Melihat Monika yang terluka, Rian tampak terguncang. Dia menjatuhkan baloknya dan mendekati kami. "Monika, gue nggak sengaja. Lo nggak apa-apa?" tanyanya dengan nada penuh penyesalan.
Namun, Monika mendorongnya dengan lemah. "Bisa nggak sih nggak usah ganggu aku lagi?" katanya tegas meski suaranya bergetar.
Beberapa polisi yang mendengar keributan akhirnya tiba di lokasi dan segera mengamankan Rian serta teman-temannya. Aku tidak lagi peduli pada Rian. Fokusku hanya pada Monika. Aku menggendongnya menuju ruang perawatan tempat dimana sebelumnya aku dirawat.

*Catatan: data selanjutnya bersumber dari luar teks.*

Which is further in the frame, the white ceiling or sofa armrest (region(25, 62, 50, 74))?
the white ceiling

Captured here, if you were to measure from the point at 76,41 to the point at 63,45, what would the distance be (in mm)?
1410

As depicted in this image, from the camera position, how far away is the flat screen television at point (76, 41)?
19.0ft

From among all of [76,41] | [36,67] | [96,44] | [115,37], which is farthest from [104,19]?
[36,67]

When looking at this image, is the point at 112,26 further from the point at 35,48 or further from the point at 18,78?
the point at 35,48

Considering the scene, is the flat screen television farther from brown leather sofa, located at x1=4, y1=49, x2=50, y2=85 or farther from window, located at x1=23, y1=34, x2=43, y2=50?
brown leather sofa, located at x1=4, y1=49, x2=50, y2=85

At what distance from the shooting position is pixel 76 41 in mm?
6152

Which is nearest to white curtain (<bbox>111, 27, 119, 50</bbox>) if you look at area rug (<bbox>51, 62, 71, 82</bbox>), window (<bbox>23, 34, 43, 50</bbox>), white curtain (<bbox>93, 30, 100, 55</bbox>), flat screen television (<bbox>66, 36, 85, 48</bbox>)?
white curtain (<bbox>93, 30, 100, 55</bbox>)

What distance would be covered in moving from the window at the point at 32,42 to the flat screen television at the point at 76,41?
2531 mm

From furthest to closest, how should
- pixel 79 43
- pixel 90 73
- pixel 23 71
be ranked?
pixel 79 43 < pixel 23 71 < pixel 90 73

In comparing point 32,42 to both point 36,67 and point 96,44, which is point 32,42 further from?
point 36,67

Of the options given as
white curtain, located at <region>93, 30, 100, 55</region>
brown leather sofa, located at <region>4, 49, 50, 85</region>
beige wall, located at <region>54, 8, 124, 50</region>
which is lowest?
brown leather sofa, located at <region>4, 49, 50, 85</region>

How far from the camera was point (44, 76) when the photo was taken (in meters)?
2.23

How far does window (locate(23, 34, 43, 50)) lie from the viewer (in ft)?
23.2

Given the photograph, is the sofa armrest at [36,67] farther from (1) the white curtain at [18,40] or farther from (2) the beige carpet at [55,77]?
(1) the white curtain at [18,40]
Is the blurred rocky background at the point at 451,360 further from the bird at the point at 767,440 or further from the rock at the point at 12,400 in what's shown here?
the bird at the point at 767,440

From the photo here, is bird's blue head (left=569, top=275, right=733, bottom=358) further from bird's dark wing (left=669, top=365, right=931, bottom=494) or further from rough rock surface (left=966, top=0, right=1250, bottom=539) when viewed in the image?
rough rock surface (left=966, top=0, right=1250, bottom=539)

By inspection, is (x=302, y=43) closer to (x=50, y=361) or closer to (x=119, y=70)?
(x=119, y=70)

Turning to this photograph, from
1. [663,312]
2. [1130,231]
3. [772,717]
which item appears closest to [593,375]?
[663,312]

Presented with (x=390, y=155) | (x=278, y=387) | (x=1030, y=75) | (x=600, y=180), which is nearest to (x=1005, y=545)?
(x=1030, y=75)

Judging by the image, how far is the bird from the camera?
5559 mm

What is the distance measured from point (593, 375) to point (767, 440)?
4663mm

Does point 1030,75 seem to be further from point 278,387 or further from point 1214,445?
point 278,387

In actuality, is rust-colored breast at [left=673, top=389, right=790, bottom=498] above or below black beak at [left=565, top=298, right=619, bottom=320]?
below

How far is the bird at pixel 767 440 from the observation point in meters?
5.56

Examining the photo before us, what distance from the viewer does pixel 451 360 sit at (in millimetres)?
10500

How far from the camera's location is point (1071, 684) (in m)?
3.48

Di perjalanan, aku merasakan banyak tatapan tertuju pada kami, termasuk dari Dinda. Dari kejauhan, aku melihat Dinda hendak menyusul, tapi langkahnya dihentikan oleh Daniel.
Setelah Monika dirawat, aku lega mendengar bahwa lukanya tidak terlalu parah. Namun, rasa bersalahku tetap membekas. "Aku antar kamu pulang," kataku padanya.
Monika tidak banyak bicara, hanya mengangguk lemah.
Sesampainya di depan rumahnya.
Setelah Monika turun dari motorku, dia menatapku dengan senyum yang masih terlihat sedikit lemah. "Makasih, Mas," katanya pelan, nada suaranya tulus.
Aku mengangguk, mencoba terlihat tenang meski dalam hati masih kacau memikirkan kejadian tadi. "Yang penting kamu istirahat. Kalau ada apa-apa, kabari aku," ucapku, menahan rasa canggung.
Monika tersenyum kecil, lalu berkata, "Iya pasti." Sebelum aku sempat menjawab, dia sudah melangkah masuk ke rumahnya, meninggalkan aku yang hanya bisa menghela napas panjang.
Ketika aku kembali ke tempat parkir kampus, suasana sudah sepi. Aku bertemu Dinda yang masih berdiri di dekat pintu gerbang bersama Daniel. Ekspresinya terlihat datar, tapi matanya menyiratkan sesuatu yang sulit aku artikan. Ketika aku mendekat, dia melangkah maju tanpa menghiraukan Daniel.
"Mas," panggil Dinda dengan suara lembut, namun tegas. "Monika sudah baik-baik saja, kan?"
Aku mengangguk. "Iya, dia sudah di rumah. Luka di punggungnya nggak parah."
Dinda menatapku, diam sejenak sebelum bertanya, "Kenapa kamu memilih menyelamatkan dia dulu?"
Pertanyaan itu menohok. Aku tahu ini lebih dari sekadar siapa yang aku pilih untuk diselamatkan. Aku mencoba mencari kata-kata yang tepat, tapi akhirnya hanya berkata, "Karena Daniel sudah ada di dekat kamu waktu itu, Din. Aku tahu kamu aman bersamanya."
Ekspresi Dinda sedikit melunak, tapi aku bisa merasakan ada sesuatu yang masih mengganjal di hatinya. "Ya, aku ngerti," jawabnya pelan, lalu mengalihkan pandangan.
Daniel yang sedari tadi berdiri agak jauh akhirnya mendekat. "Alan, aku antar Dinda pulang. Kamu sendiri hati-hati di jalan," katanya singkat sambil menepuk pundakku. Aku mengangguk, sementara Dinda hanya memberi salam singkat sebelum pergi bersamanya.
Malam itu, aku duduk di kamar, memikirkan semua yang terjadi. Dari Rian, Monika, hingga Dinda. Dalam benakku, aku terus bertanya-tanya: apakah aku sudah membuat keputusan yang benar? Atau justru melukai perasaan seseorang tanpa aku sadari?